Action item →
Copies of all lines containing the string "Nissan" are needed from the data below.

Crawled caption data:

□ □ □

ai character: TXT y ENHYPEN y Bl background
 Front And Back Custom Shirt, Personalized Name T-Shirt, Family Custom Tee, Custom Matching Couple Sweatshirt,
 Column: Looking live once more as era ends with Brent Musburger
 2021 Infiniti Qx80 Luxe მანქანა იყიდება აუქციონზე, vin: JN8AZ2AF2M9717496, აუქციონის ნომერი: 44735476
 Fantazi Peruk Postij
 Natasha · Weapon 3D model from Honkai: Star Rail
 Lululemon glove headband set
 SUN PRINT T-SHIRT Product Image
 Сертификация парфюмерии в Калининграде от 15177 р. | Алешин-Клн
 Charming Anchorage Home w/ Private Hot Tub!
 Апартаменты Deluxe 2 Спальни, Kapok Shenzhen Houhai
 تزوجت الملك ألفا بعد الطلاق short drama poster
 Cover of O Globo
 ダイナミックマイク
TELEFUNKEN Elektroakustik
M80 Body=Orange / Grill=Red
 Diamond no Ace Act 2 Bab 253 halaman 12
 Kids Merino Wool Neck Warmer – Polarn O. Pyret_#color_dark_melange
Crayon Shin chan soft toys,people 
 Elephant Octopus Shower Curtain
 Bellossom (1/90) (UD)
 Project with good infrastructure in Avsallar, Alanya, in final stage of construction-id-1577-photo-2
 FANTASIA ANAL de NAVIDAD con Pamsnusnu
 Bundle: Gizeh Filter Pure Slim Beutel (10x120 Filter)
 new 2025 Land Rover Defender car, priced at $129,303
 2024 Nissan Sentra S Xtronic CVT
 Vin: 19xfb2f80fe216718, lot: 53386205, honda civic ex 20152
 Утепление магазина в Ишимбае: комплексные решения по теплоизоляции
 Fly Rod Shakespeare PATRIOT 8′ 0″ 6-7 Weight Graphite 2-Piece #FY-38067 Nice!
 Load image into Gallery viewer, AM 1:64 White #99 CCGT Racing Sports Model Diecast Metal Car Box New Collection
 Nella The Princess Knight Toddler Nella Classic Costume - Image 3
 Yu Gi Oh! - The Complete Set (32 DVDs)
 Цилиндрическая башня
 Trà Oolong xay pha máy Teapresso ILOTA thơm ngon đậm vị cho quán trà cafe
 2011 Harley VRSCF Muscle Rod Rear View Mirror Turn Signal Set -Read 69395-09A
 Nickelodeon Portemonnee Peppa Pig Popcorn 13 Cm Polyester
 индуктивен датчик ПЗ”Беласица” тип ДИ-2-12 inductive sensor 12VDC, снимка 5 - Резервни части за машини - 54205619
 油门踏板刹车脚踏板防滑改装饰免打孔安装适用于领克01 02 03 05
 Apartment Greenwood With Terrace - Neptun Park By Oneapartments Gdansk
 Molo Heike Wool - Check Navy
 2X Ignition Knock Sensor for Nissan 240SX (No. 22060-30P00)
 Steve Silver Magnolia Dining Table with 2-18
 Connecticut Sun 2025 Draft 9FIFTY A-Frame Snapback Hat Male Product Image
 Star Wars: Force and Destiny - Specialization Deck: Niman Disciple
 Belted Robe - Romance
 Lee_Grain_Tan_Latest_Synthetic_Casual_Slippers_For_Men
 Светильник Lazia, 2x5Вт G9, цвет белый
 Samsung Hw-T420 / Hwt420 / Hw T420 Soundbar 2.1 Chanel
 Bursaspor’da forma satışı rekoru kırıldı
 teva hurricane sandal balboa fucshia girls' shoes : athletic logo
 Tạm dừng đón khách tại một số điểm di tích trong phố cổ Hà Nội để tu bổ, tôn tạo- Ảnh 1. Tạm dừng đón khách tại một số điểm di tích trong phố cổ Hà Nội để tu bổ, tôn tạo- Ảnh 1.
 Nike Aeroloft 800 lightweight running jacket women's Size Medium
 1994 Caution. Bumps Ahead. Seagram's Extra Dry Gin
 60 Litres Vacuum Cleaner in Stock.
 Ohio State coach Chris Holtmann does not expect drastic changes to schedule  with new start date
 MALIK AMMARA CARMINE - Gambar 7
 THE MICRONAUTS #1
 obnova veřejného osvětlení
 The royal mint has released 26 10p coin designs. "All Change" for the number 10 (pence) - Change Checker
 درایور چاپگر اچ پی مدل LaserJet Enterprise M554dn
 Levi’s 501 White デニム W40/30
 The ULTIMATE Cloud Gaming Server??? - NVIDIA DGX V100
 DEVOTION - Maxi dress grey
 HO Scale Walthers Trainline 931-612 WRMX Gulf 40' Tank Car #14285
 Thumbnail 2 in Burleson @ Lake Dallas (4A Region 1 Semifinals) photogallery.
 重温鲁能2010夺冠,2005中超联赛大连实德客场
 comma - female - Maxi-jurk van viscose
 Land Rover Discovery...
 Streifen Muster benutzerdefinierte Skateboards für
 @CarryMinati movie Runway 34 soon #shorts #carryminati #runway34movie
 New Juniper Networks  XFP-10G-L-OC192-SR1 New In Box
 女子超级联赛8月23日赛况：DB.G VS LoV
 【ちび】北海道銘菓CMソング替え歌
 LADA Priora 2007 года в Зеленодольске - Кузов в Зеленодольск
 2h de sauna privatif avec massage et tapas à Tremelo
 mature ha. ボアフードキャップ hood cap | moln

□ □ □

Response →
 2024 Nissan Sentra S Xtronic CVT
 2X Ignition Knock Sensor for Nissan 240SX (No. 22060-30P00)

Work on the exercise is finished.